-- MATERIAL TO PROCESS --
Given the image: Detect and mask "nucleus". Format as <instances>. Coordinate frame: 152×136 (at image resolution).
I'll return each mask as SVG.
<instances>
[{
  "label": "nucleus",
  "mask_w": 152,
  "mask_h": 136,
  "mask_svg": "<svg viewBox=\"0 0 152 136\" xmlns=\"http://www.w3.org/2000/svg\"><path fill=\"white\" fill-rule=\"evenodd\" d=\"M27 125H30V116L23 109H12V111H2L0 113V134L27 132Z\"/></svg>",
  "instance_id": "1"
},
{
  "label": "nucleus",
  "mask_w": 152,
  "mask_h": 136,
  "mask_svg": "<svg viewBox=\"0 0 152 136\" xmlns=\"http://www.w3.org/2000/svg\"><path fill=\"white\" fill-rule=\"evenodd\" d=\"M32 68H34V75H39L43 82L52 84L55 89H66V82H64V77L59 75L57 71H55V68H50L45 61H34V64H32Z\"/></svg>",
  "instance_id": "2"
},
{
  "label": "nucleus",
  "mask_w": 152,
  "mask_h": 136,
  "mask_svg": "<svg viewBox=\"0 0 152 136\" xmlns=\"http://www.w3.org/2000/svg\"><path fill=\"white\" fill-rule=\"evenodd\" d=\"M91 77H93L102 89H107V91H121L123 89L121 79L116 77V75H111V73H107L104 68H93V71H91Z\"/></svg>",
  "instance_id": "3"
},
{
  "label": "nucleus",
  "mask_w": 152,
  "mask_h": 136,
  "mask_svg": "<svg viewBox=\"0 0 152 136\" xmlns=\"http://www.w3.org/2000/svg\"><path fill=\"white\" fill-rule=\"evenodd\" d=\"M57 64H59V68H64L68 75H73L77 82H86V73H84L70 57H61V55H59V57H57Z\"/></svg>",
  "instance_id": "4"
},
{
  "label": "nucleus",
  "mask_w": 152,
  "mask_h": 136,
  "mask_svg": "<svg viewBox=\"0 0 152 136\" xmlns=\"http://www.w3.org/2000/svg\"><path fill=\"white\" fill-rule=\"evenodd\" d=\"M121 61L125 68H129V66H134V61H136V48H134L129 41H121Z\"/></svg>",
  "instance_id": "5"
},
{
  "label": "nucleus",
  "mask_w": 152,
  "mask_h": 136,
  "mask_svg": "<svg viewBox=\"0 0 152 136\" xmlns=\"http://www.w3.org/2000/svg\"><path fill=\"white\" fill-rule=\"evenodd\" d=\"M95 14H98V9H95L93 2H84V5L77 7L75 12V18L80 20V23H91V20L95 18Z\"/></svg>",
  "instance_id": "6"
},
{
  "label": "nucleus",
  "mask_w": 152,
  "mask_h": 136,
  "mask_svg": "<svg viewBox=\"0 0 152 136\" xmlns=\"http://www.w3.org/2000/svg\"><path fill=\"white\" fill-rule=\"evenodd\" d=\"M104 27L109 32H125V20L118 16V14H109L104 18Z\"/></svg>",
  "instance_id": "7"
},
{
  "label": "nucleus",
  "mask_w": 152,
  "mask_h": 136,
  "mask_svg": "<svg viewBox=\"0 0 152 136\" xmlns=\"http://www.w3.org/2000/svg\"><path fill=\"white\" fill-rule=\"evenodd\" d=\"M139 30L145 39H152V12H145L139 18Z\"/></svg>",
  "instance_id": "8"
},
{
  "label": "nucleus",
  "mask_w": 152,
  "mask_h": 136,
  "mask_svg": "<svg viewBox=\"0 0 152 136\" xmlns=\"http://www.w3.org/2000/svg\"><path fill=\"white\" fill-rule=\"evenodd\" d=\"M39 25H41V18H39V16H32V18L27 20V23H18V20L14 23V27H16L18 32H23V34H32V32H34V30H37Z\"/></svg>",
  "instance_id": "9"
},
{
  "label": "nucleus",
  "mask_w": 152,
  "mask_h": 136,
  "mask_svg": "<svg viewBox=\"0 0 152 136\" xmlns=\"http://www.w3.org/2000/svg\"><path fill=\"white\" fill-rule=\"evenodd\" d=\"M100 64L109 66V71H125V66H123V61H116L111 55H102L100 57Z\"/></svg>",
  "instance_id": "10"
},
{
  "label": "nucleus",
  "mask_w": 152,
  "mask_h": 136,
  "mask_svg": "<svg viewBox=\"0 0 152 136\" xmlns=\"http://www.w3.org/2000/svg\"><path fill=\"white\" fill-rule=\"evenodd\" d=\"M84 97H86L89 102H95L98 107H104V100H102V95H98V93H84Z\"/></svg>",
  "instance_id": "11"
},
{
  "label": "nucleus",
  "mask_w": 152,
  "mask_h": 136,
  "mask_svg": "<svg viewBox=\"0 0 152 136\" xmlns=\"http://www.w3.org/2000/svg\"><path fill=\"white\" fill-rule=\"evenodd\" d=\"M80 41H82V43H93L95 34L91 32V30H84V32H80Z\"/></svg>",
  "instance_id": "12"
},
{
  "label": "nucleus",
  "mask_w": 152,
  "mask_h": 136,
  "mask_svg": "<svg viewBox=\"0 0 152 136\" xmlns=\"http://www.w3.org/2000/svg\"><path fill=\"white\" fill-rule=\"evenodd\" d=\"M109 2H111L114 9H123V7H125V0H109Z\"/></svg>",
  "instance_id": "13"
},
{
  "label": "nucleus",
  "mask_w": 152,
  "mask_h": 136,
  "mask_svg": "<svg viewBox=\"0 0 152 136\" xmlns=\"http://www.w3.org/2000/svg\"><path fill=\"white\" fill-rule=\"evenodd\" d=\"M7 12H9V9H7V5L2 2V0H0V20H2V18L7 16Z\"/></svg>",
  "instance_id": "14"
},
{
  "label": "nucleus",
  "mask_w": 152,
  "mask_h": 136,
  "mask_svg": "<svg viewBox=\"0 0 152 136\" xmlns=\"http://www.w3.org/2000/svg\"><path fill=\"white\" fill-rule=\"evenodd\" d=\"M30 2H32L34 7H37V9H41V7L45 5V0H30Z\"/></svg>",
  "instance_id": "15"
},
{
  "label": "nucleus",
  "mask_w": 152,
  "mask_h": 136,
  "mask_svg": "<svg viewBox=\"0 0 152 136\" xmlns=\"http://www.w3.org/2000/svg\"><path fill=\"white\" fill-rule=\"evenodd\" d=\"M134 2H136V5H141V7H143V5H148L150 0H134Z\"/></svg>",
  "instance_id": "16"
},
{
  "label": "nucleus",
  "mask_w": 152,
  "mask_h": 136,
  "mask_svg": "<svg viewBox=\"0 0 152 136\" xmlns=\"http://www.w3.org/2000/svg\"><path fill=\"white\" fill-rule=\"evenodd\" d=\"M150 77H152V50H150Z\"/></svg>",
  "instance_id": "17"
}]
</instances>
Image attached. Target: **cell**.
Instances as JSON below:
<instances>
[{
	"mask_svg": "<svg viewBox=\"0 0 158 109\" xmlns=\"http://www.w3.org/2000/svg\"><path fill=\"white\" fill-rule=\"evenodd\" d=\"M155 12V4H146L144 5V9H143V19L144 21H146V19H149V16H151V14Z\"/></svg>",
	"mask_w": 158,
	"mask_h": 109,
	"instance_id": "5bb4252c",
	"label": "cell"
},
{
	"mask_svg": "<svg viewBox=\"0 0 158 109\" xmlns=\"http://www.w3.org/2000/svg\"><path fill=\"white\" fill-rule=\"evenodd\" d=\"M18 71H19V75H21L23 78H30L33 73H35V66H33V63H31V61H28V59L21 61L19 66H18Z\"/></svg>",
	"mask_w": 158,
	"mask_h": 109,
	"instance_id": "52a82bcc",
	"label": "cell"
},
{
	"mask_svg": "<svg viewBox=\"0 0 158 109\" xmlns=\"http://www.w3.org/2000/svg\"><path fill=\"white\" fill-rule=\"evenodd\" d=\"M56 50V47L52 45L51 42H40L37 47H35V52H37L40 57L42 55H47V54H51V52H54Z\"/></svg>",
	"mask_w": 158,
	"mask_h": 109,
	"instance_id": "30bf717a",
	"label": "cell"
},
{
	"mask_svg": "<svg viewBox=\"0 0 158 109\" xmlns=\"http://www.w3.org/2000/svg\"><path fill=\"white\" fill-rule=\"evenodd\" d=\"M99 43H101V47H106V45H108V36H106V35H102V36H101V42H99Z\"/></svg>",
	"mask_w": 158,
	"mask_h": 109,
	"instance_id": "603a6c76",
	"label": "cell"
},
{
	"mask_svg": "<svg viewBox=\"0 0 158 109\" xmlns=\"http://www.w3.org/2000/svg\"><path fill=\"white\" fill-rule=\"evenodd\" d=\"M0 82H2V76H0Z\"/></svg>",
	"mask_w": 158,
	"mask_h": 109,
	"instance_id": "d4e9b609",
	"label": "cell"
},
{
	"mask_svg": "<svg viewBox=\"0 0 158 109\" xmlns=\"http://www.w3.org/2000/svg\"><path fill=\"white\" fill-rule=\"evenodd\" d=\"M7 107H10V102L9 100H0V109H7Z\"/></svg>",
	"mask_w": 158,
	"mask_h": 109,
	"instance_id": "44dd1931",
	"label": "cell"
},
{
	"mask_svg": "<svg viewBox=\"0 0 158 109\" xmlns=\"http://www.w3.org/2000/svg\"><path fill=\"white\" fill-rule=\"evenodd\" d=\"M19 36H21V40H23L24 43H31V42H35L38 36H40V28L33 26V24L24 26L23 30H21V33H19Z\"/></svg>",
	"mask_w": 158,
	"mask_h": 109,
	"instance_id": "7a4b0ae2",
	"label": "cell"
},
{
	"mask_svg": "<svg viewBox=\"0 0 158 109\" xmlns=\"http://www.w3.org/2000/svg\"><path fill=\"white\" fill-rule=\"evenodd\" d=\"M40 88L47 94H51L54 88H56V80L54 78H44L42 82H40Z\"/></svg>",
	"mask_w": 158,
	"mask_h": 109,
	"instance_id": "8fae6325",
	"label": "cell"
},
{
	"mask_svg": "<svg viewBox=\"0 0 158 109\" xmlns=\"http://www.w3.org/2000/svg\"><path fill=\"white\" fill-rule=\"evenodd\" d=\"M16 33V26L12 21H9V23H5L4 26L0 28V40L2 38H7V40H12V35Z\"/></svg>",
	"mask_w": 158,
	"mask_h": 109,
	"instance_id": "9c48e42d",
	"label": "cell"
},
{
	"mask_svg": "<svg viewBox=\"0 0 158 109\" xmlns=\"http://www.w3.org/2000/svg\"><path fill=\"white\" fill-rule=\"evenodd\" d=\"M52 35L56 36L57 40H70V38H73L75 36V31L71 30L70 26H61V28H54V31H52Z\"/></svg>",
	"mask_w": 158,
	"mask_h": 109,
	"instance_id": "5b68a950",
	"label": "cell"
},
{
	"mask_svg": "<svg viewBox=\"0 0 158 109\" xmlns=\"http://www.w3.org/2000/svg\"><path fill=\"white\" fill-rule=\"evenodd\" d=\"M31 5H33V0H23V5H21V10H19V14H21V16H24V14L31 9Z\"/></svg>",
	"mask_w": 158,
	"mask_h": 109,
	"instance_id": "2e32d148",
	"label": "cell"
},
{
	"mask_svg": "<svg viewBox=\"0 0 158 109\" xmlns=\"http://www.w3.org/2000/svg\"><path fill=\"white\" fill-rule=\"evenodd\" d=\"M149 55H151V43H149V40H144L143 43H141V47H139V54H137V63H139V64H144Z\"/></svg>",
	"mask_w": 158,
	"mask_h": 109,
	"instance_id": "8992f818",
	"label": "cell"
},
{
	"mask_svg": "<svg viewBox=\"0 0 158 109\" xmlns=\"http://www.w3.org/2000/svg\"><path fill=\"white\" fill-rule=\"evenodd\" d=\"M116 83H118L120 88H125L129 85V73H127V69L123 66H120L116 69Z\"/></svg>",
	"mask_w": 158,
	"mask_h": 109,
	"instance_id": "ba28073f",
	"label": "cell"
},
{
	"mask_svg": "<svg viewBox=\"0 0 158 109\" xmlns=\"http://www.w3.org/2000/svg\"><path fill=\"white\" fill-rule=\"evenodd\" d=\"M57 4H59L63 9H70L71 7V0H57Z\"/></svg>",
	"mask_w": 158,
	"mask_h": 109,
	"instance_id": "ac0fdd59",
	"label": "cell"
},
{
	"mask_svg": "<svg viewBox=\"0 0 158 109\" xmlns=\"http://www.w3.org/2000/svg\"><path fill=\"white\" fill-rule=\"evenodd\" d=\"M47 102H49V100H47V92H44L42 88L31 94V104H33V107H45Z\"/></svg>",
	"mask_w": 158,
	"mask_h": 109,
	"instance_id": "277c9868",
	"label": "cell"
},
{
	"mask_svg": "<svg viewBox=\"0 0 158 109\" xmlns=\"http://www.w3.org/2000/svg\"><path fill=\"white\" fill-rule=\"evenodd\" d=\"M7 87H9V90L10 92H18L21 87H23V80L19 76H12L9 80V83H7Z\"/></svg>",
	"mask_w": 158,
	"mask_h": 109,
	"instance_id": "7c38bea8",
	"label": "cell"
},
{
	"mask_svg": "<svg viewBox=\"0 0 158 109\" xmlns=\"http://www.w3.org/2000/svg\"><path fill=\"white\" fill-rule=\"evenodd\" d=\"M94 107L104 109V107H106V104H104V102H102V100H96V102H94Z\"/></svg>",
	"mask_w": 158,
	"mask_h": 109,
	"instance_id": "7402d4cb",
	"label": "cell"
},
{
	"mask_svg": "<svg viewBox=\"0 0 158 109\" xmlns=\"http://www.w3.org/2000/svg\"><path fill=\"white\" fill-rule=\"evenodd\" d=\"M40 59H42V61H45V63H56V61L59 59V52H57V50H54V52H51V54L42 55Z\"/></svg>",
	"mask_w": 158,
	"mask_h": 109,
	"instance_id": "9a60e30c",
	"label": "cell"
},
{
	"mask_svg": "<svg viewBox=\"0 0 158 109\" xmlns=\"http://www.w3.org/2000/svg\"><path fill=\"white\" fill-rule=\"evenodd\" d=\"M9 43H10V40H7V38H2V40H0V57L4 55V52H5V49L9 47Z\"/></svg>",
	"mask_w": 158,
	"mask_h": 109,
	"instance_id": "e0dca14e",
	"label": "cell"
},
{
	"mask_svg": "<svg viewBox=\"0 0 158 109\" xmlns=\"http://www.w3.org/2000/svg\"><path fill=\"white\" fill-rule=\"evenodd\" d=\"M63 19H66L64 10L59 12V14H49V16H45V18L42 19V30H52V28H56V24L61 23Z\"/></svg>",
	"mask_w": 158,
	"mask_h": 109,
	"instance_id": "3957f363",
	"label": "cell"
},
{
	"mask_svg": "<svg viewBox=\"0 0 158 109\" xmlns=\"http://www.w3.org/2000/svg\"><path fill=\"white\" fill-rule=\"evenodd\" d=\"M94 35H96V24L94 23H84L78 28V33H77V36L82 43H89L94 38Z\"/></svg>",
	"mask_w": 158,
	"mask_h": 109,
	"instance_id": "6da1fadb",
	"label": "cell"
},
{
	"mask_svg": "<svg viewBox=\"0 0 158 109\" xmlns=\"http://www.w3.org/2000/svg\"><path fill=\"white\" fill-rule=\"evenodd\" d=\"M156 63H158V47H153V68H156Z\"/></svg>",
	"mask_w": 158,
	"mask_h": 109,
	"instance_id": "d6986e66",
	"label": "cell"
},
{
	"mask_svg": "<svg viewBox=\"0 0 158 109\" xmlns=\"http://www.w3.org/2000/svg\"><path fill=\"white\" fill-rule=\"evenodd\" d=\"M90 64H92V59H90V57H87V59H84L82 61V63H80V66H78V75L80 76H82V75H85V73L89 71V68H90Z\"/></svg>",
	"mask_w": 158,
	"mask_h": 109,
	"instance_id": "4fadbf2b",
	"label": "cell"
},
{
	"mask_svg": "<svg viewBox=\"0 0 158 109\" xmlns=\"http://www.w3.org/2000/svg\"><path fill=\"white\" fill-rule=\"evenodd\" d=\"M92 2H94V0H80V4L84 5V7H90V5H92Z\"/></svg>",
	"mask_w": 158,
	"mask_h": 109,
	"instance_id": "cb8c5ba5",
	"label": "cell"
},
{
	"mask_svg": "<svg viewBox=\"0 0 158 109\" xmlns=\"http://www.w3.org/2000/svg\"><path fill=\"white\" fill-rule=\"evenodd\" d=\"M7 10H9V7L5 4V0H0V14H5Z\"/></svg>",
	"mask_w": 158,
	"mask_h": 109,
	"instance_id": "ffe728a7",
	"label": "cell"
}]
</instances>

-- WHAT IS ASKED --
Rewrite the entries from the start through the line containing "64H59V68H64L68 75H73L77 82H86V73H84L70", inclusive, replacing "nucleus" with "cell" and leaving everything else unchanged.

-- FINISHED ANSWER --
Given the image: Detect and mask "cell". Format as <instances>. Coordinate frame: 152×136 (at image resolution).
I'll return each mask as SVG.
<instances>
[{
  "label": "cell",
  "mask_w": 152,
  "mask_h": 136,
  "mask_svg": "<svg viewBox=\"0 0 152 136\" xmlns=\"http://www.w3.org/2000/svg\"><path fill=\"white\" fill-rule=\"evenodd\" d=\"M27 125H30V116L23 109H12V111H2L0 113V134L27 132Z\"/></svg>",
  "instance_id": "1"
},
{
  "label": "cell",
  "mask_w": 152,
  "mask_h": 136,
  "mask_svg": "<svg viewBox=\"0 0 152 136\" xmlns=\"http://www.w3.org/2000/svg\"><path fill=\"white\" fill-rule=\"evenodd\" d=\"M32 68H34V75H39L43 82L52 84L55 89H66V82H64V77L59 75L57 71H55V68H50L45 61H34V64H32Z\"/></svg>",
  "instance_id": "2"
},
{
  "label": "cell",
  "mask_w": 152,
  "mask_h": 136,
  "mask_svg": "<svg viewBox=\"0 0 152 136\" xmlns=\"http://www.w3.org/2000/svg\"><path fill=\"white\" fill-rule=\"evenodd\" d=\"M91 77H93L102 89H107V91H121L123 89L121 79L116 77V75H111V73H107L104 68H93V71H91Z\"/></svg>",
  "instance_id": "3"
},
{
  "label": "cell",
  "mask_w": 152,
  "mask_h": 136,
  "mask_svg": "<svg viewBox=\"0 0 152 136\" xmlns=\"http://www.w3.org/2000/svg\"><path fill=\"white\" fill-rule=\"evenodd\" d=\"M57 64H59V68H64L68 75H73L77 82H86V73H84L70 57H61V55H59V57H57Z\"/></svg>",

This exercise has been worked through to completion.